The Potent Presentations Initiative, sponsored by the American Evaluation Association, has the explicit purpose of helping evaluators improve their presentation skills, both at evaluation conferences and in their individual evaluation practice. On this site you’ll find a range of resources and guidance helpful for developing slide presentations and posters.
There is a big focus in the evaluation field around the use of data visualizations to make reports more interesting and understandable for stakeholders. These are just a few of the many resources available to help evaluators reframe how they think about and visualize data.
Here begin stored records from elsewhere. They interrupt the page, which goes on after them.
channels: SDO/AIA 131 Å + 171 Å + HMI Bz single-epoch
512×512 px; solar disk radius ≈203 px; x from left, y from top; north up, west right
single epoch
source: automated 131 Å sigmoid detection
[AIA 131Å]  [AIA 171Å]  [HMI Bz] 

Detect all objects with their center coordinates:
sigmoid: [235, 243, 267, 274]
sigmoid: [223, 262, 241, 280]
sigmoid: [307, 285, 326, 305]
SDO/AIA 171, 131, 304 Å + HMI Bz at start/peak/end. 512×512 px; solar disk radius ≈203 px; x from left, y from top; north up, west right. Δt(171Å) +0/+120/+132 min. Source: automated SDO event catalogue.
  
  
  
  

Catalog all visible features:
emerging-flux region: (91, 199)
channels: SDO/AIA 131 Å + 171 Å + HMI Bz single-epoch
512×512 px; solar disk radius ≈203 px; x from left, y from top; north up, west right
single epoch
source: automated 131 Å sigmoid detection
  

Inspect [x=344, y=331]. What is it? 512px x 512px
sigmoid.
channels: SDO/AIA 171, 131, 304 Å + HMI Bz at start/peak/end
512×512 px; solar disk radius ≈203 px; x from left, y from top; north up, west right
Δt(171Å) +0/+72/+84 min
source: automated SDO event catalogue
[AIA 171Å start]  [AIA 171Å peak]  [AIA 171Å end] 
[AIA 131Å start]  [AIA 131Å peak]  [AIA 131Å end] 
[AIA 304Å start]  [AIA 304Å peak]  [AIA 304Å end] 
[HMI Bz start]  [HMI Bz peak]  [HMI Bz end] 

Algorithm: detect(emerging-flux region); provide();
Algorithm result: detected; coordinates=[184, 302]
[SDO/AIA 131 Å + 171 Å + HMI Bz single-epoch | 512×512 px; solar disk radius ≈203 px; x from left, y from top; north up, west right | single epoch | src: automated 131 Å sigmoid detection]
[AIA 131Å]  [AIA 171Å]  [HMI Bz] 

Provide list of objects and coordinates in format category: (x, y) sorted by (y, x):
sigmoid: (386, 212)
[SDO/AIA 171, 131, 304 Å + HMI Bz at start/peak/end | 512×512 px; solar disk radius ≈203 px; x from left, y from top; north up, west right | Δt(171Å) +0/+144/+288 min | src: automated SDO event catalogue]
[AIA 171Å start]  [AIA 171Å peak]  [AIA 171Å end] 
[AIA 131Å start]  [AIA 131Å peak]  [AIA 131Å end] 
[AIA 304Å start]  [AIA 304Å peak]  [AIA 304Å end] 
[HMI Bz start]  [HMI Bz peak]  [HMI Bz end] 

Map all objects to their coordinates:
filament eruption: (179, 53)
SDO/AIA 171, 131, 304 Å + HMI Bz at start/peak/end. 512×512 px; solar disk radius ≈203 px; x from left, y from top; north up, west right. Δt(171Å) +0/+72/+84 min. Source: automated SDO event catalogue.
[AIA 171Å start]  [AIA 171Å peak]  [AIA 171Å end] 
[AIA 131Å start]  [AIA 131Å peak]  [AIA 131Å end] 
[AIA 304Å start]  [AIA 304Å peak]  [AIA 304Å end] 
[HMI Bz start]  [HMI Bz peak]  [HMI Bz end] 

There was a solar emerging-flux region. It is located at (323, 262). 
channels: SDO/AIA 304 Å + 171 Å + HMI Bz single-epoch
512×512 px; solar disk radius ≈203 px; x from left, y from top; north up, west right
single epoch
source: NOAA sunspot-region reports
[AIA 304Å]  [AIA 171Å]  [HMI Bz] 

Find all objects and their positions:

This topical interest group (TIG) is a great place to learn more about data visualization and reporting. The TIG’s website provides evaluators with links to lots of useful resources such as blogs posts, presentations, webinars, eStudies, online software tools, data visualizations examples, and much more!
Ann K. Emery’s website provides blog posts, tools, video tutorials, and Excel tips for creating visualizations. This site also includes a chart-choosing tool, which allows evaluators to look at resources, tutorials, and examples by chart type.
Stephanie Evergreen’s blog shares a wide range of tips, advice, how-to’s, and illustrative examples of data visualizations. The site also has information about her two books Effective Data Visualization and Presenting Data Effectively.
The Data Visualization Checklist, created by Stephanie Evergreen and Ann K. Emery, is a tool to guide the development of high impact data visualizations. The checklist is based on best practices and tested against the practical day-to-day realities of evaluation practice and the pragmatic needs of evaluation stakeholders. The checklist includes guidelines related to text, colors, lines, arrangement of graphic elements, and overall design.
In 2013, the American Evaluation Association published two special issues of New Directions for Evaluation on data visualization and evaluation. Part 1 introduces recent developments in the quantitative and qualitative data visualization field and provides a historical perspective on data visualization, its potential role in evaluation practice, and future directions. Part 2 delivers concrete suggestions for optimally using data visualization in evaluation, as well as suggestions for best practices in data visualization design.
In this blog post, Expose Your Museum’s Kathleen Livingston shares how staff at the Denver Museum of Nature and Science created bite sized video reports to share key findings with internal staff and stakeholders.